The most relevant clinical element to indicate pancreatic transplant alone is the presence of unstable diabetes (with frequent hyperglycemia, recurrent and unpredictable episodes of ketoacidosis, asymptomatic hypoglycemia with life-threatening despite correct insulin therapy) that is associated with at least two rapidly progressing complications (proliferative retinopathy, peripheral and/or autonomic neuropathy, and vasculopathy)[23]. The presence of adequate renal function must be ascertained in pancreatic transplant alone candidate patients since the subsequent immunosuppressive therapy, including potentially nephrotoxic drugs, may lead to a reduction in the functional reserve.
Simultaneous pancreas and kidney transplantation is indicated in patients with T1DM on dialysis or pre-dialysis[24]. An increasing number of scientific evidence reveal substantial advantages in the execution of the transplant before the start of dialysis. In fact, such a choice avoids complications related to uremia, reduces the costs of dialysis, and intervenes earlier on other chronic complications of diabetes[25,26]. Surgery is also affected by lower postoperative morbidity and mortality.
Furthermore, pancreas after kidney transplantation is proposed to patients with T1DM who have previously been transplanted only with kidney from cadaver or living donor, especially if a difficult metabolic control and rapid evolution of the degenerative complications of diabetes coexist. Among the main advantages, since an immunosuppressive therapeutic regimen is already in place, there is a reduction of risks with the persistence of the operative risk only[27]. Moreover, the latter is significantly lower than the risks related to the further development of secondary complications of diabetes, including the recurrence of diabetic nephropathy in the transplanted kidney[28].

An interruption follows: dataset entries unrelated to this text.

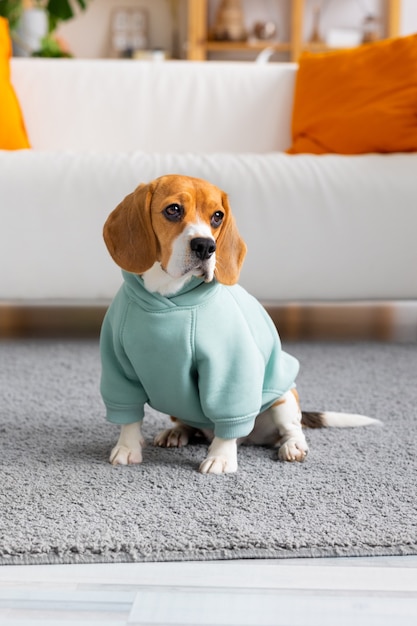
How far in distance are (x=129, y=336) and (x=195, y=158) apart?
1.06 m

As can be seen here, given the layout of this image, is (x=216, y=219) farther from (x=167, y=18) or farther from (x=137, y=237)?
(x=167, y=18)

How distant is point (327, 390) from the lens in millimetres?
1797

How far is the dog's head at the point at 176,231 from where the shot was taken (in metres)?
1.19

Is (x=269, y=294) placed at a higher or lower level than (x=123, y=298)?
lower

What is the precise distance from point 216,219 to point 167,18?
188 inches

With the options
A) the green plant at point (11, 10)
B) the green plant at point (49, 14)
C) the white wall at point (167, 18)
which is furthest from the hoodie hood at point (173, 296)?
the white wall at point (167, 18)

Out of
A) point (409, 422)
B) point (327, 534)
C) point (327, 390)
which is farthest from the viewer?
point (327, 390)

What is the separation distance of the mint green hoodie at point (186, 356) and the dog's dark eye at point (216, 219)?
0.09 m

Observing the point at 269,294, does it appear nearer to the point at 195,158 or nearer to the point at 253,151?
the point at 195,158

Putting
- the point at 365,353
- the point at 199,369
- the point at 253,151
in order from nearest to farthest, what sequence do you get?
the point at 199,369, the point at 365,353, the point at 253,151

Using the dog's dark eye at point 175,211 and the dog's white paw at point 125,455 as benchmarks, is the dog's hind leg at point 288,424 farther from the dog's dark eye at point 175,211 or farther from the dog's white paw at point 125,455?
the dog's dark eye at point 175,211

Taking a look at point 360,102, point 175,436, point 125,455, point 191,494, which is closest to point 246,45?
point 360,102

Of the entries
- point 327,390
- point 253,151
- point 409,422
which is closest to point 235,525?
point 409,422

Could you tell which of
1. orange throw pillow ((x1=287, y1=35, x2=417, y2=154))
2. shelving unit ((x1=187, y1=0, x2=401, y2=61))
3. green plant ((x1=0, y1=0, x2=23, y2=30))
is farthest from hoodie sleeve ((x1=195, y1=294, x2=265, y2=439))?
shelving unit ((x1=187, y1=0, x2=401, y2=61))
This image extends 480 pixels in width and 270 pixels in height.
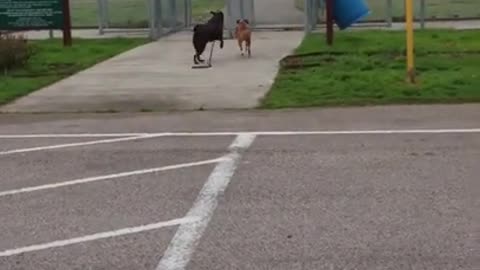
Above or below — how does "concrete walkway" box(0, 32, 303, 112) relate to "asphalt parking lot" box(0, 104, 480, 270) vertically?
below

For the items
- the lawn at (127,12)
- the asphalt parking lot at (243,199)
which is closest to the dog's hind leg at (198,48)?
the asphalt parking lot at (243,199)

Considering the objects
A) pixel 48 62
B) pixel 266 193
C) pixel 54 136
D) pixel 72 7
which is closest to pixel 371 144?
pixel 266 193

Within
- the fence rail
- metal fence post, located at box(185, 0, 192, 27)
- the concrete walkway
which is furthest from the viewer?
metal fence post, located at box(185, 0, 192, 27)

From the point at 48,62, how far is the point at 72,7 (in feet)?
35.2

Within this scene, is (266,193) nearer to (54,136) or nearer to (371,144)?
(371,144)

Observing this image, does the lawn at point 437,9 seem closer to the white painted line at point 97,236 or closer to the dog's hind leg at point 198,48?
the dog's hind leg at point 198,48

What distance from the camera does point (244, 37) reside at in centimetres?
1736

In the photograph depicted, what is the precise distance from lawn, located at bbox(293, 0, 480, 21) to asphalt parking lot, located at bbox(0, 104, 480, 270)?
15.0 meters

Finally, allogenic pancreatic islet transplantation has the same indications as whole pancreas transplantation (sometimes associated with renal transplant) but is performed through infusion into the portal vein[29,30].
Currently, whole pancreas and islet allotransplantations still have important limitations related to donor scarcity, post-transplant graft loss, and immunosuppressive therapy[31,32]. For similar reasons, further research is underway to expand accessibility to pancreatic replacement therapy.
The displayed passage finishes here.